Mrs. Carnochan was a small, plain, white-capped, black-garbed lady of nearly seventy, of the utmost respectability, whose large, drooping, but perceptive china blue eyes gazed not always benignly at what she evidently regarded as the tinselly aspects of such rich Johnny-come-latelies as the Vanderbilt clan. It was not that she scorned all the summer newcomers. But she picked and chose among them. She liked the staid, churchgoing Mrs. Alice Vanderbilt and called at the Breakers, but she avoided her imperious sister-in-law, Alva, and she would never have attended a party given by the flamboyant Mrs. Stuyvesant Fish. Nor did she ever forget that she hailed back to the pre-gilded age of a literary Newport, the summer home of Julia Ward Howe, of Thomas Higginson, of Longfellow, the Newport that had enchanted the young Henry James and whose meadows and rocky shores had been painted by John La Farge and Kensett. Eliza Carnochan numbered two colonial governors among her forebears. It was known that both her grandmothers had been Saltonstalls.
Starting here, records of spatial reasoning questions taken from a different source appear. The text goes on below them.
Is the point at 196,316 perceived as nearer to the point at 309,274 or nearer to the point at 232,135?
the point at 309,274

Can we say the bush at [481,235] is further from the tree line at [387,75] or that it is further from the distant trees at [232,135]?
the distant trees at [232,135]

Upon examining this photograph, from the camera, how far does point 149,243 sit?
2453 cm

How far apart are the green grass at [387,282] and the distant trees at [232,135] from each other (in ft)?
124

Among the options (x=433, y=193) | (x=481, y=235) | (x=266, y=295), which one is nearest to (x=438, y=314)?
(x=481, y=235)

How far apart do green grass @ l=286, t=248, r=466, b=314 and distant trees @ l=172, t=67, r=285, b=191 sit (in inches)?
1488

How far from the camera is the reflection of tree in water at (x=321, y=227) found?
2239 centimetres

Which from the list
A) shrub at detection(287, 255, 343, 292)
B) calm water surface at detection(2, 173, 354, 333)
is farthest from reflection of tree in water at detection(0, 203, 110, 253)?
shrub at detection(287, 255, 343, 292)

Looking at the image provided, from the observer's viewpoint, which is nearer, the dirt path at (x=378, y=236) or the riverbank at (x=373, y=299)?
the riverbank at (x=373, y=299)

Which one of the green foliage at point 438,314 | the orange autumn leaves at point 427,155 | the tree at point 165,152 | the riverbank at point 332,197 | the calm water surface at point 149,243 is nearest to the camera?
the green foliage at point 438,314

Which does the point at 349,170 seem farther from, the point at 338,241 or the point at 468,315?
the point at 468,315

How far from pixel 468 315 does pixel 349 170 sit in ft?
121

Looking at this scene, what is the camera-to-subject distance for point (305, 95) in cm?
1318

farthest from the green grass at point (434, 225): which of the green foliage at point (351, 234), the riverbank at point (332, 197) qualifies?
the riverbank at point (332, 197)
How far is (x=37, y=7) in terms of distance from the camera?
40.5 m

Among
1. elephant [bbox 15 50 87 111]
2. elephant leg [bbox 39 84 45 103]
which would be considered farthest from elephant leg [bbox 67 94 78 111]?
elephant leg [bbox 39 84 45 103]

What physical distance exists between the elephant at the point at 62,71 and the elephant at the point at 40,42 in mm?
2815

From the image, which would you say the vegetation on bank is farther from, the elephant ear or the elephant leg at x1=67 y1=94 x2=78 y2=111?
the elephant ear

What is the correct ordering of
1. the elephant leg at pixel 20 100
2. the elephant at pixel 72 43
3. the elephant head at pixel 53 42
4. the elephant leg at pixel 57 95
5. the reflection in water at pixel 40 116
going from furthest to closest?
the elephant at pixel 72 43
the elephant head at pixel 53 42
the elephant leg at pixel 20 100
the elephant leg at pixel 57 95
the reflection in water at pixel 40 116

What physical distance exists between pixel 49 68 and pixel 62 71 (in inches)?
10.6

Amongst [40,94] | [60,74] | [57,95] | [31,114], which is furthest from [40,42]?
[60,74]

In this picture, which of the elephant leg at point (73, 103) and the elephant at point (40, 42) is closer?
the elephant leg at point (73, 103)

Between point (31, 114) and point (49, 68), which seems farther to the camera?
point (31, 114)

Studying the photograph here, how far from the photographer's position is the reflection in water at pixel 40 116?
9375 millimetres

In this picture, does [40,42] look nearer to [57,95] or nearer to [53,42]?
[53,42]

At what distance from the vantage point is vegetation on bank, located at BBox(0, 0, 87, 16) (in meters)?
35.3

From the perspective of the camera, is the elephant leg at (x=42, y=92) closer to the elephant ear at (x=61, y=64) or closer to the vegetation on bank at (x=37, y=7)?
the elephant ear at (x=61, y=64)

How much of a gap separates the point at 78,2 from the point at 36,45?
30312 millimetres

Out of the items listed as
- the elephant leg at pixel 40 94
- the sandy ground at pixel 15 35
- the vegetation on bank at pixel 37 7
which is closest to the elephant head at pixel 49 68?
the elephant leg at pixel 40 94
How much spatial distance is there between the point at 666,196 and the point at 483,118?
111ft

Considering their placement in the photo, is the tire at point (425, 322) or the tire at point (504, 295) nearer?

She was essentially satisfied with the role which she knew had been assigned to her by her friends, neighbors, and many visiting descendants. She was to be the steadying force in a changing world, a gentle reminder—never a comminatory one—of the necessity of preserving some minimum of standards in manners and morals. Like the elderly and benevolent late Queen Victoria, reigning over the pomp of her far-flung empire and softening the mailed fist of the Raj, so did Eliza Carnochan remind the barons of steel and oil that money was not and could not be everything. In New York, of course, Eliza's sober brownstone on West Fifty-seventh Street was dwarfed to nothing by the giant Vanderbilt copy of Blois on the Fifth Avenue corner, but in Newport, Washington Street was still recognized by the Breakers.